--- SOURCE RECORDS ---
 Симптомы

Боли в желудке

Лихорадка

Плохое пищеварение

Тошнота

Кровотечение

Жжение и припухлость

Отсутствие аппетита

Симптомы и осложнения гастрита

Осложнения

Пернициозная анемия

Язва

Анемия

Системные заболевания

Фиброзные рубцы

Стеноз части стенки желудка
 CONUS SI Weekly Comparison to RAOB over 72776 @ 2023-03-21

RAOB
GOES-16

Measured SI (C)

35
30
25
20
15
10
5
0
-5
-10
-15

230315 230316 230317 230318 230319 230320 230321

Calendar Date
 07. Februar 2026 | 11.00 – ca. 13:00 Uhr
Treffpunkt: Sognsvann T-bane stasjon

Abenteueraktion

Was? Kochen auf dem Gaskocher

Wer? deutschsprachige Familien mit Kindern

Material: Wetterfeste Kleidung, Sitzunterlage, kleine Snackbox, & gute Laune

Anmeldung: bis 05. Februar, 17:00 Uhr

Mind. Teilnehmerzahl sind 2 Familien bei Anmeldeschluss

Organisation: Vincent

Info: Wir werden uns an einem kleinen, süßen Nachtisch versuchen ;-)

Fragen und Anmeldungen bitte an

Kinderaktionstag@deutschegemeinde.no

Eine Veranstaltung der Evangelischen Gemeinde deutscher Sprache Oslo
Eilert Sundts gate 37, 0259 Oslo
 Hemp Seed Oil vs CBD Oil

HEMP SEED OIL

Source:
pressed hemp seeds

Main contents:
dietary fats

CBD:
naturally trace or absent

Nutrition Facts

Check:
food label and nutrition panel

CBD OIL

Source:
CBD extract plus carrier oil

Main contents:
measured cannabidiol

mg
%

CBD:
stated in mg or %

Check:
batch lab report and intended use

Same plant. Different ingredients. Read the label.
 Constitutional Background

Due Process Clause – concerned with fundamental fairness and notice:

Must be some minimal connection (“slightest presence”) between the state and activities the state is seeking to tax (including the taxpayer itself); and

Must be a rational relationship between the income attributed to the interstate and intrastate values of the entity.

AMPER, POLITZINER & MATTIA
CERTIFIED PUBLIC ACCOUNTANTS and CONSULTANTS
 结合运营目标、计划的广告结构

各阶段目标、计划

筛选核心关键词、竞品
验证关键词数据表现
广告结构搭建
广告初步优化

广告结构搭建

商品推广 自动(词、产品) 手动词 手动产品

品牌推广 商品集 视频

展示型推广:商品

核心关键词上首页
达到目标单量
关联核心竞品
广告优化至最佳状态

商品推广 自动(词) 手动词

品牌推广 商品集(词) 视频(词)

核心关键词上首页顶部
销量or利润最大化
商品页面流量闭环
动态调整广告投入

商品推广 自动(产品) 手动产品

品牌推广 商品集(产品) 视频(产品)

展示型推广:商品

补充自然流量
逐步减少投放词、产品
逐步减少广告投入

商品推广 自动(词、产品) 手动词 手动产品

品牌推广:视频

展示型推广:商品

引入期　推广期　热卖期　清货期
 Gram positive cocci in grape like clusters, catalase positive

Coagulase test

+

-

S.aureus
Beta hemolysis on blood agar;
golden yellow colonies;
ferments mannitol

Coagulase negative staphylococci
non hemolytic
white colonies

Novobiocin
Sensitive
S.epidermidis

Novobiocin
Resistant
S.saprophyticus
---
BRIEF -
Set down all of the data above, word for word.

RESULT -
 Симптомы

Боли в желудке

Лихорадка

Плохое пищеварение

Тошнота

Кровотечение

Жжение и припухлость

Отсутствие аппетита

Симптомы и осложнения гастрита

Осложнения

Пернициозная анемия

Язва

Анемия

Системные заболевания

Фиброзные рубцы

Стеноз части стенки желудка
 CONUS SI Weekly Comparison to RAOB over 72776 @ 2023-03-21

RAOB
GOES-16

Measured SI (C)

35
30
25
20
15
10
5
0
-5
-10
-15

230315 230316 230317 230318 230319 230320 230321

Calendar Date
 07. Februar 2026 | 11.00 – ca. 13:00 Uhr
Treffpunkt: Sognsvann T-bane stasjon

Abenteueraktion

Was? Kochen auf dem Gaskocher

Wer? deutschsprachige Familien mit Kindern

Material: Wetterfeste Kleidung, Sitzunterlage, kleine Snackbox, & gute Laune

Anmeldung: bis 05. Februar, 17:00 Uhr

Mind. Teilnehmerzahl sind 2 Familien bei Anmeldeschluss

Organisation: Vincent

Info: Wir werden uns an einem kleinen, süßen Nachtisch versuchen ;-)

Fragen und Anmeldungen bitte an

Kinderaktionstag@deutschegemeinde.no

Eine Veranstaltung der Evangelischen Gemeinde deutscher Sprache Oslo
Eilert Sundts gate 37, 0259 Oslo
 Hemp Seed Oil vs CBD Oil

HEMP SEED OIL

Source:
pressed hemp seeds

Main contents:
dietary fats

CBD:
naturally trace or absent

Nutrition Facts

Check:
food label and nutrition panel

CBD OIL

Source:
CBD extract plus carrier oil

Main contents:
measured cannabidiol

mg
%

CBD:
stated in mg or %

Check:
batch lab report and intended use

Same plant. Different ingredients. Read the label.
 Constitutional Background

Due Process Clause – concerned with fundamental fairness and notice:

Must be some minimal connection (“slightest presence”) between the state and activities the state is seeking to tax (including the taxpayer itself); and

Must be a rational relationship between the income attributed to the interstate and intrastate values of the entity.

AMPER, POLITZINER & MATTIA
CERTIFIED PUBLIC ACCOUNTANTS and CONSULTANTS
 结合运营目标、计划的广告结构

各阶段目标、计划

筛选核心关键词、竞品
验证关键词数据表现
广告结构搭建
广告初步优化

广告结构搭建

商品推广 自动(词、产品) 手动词 手动产品

品牌推广 商品集 视频

展示型推广:商品

核心关键词上首页
达到目标单量
关联核心竞品
广告优化至最佳状态

商品推广 自动(词) 手动词

品牌推广 商品集(词) 视频(词)

核心关键词上首页顶部
销量or利润最大化
商品页面流量闭环
动态调整广告投入

商品推广 自动(产品) 手动产品

品牌推广 商品集(产品) 视频(产品)

展示型推广:商品

补充自然流量
逐步减少投放词、产品
逐步减少广告投入

商品推广 自动(词、产品) 手动词 手动产品

品牌推广:视频

展示型推广:商品

引入期　推广期　热卖期　清货期
 Gram positive cocci in grape like clusters, catalase positive

Coagulase test

+

-

S.aureus
Beta hemolysis on blood agar;
golden yellow colonies;
ferments mannitol

Coagulase negative staphylococci
non hemolytic
white colonies

Novobiocin
Sensitive
S.epidermidis

Novobiocin
Resistant
S.saprophyticus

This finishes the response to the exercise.